Sales data with disclosure terms, evidence of rumors on Twitter, and promotional materials circulating in Telegram chats indicate that the following situations frequently occur:
Terminology:
TGE: Token Generation Event
Cliff: Time interval between TGE and start of token lockup release
Example #1 ~ Aggressive
* TGE: Release 20%
* Cliff: 1 month
* Vesting period: 3-6 months
Example #2 ~ Conservative
* TGE: Release 0%
* Cliff: 3 months
* Vesting period: 4-12 months
Example #3 ~ Fjord Mean
* TGE: Release 26.25%
* Cliff: Unknown
* Vesting period: 8.53 months
Example #4 ~ Fjord Median
* TGE: Release 15%
* Cliff: Unknown
* Vesting period: 7.46 months
Private round discounts
Mean: 33.4%
Median: 60.22%
Above information disclosed by Fjord for reference only
While legitimate projects typically attempt to attract individuals who align with the team’s long-term vision and do not consider the audience as liquidity exit objects, the value provided by these beneficiaries and their potential impact on token prices is difficult to determine.
How does LBP perform?
The participation rate in token issuance largely depends on promotion on social media. People are highly interested in tokens about to launch on Fjord, attracting a large number of independent participants.
As of the writing of this article, there have been 81 carefully curated token sales in the past six months. The data obtained from these activities will serve as the basis for our analysis.

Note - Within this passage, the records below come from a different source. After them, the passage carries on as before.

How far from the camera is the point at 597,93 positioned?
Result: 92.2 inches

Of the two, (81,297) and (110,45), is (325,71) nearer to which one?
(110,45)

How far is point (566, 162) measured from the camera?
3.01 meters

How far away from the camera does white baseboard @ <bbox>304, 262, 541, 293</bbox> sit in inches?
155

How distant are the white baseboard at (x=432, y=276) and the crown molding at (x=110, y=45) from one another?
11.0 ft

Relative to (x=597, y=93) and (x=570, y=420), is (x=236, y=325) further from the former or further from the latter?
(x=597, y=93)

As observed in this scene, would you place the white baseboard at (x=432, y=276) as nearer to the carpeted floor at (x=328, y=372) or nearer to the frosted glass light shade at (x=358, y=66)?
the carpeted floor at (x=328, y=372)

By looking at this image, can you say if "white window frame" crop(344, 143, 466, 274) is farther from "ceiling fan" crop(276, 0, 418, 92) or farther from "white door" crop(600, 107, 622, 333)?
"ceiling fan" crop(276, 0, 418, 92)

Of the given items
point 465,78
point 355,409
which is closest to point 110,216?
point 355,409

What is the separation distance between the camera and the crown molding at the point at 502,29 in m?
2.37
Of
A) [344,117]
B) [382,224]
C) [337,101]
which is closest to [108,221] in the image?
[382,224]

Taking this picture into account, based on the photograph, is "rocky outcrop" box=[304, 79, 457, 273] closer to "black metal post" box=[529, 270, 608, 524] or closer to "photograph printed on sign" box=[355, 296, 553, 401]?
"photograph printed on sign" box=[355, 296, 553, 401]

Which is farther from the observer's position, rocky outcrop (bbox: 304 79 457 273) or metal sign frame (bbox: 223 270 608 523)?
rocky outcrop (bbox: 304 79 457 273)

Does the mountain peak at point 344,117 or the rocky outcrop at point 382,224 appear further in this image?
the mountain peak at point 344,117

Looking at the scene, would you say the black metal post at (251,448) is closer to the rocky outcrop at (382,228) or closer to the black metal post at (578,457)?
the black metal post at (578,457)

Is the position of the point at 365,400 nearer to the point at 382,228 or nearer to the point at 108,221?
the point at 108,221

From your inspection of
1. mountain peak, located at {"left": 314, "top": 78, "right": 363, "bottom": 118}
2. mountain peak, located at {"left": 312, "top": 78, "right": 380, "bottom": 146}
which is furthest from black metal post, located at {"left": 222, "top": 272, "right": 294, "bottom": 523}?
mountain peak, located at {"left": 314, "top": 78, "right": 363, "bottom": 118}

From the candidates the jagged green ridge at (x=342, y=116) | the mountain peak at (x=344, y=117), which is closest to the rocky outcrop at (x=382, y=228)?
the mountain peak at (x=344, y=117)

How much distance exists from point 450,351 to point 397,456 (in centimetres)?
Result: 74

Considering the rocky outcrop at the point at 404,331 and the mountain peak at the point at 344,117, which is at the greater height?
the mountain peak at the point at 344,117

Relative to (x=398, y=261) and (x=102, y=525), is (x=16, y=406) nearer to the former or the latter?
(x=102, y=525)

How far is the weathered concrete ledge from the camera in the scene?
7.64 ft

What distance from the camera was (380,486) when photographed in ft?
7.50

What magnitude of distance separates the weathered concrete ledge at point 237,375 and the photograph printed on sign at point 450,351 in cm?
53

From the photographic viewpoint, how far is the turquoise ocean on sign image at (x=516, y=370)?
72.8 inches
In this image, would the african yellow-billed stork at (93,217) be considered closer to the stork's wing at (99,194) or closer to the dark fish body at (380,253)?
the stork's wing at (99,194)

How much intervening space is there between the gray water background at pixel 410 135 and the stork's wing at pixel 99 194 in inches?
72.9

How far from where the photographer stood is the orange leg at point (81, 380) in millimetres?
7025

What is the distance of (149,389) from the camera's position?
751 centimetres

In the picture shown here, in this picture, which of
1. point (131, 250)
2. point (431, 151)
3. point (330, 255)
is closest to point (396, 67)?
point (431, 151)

These metrics show that LBP is highly effective, often bringing in significant protocol fees and funds for builders looking to launch projects. This is appealing for teams seeking funding, but what does it mean for investors?
Price performance
It has been proven that token issuance often provides profitable opportunities for speculators, enabling them to profit quickly or acquire long-term positions at discounted prices. To determine if LBP also does this, the final asset value on Fjord is used as a reference, calculating average and median performances from decentralized exchange trading activity.
The significant difference between these two indicators suggests that only a few tokens have generated positive returns, while the rest have suffered significant losses.
Only about 13.2% of these tokens are currently priced higher than they were before being listed on decentralized exchanges.
What causes this sustained negative performance is difficult to determine, but early price trends may provide some clues.
Price performance within 14 days of token issuance
Usually, these assets are either issued at a discount or immediately sold off, putting most early buyers in a difficult position from the start. By observing the subsequent situation, it is clear that there is significant selling pressure, with few buyers intervening to absorb the selling pressure and reverse the situation. Tracking the wallet balances of those involved in token issuance can provide deeper insights.
In an average scenario, nearly 15% of all LBP participants exit their entire position on the first day; by day 14, this proportion reaches 29.42%. This is inevitable and can be understood as a second wave of distribution to attract latecomers.
In these unfavorable circumstances, overvaluation plays a crucial role as the market is unwilling to take over. Sellers will continue to dominate unless fair value is found or sufficient interest is generated from external parties. As the number of unlocked tokens increases over time, investors start to cut losses, potentially exacerbating the long-term price decline.
Many projects fall into a trap, focusing solely on the initial token issuance on Fjord and neglecting the role of ongoing operations. This ultimately leads to an initial overvaluation of the project, making it difficult to sustain after issuance.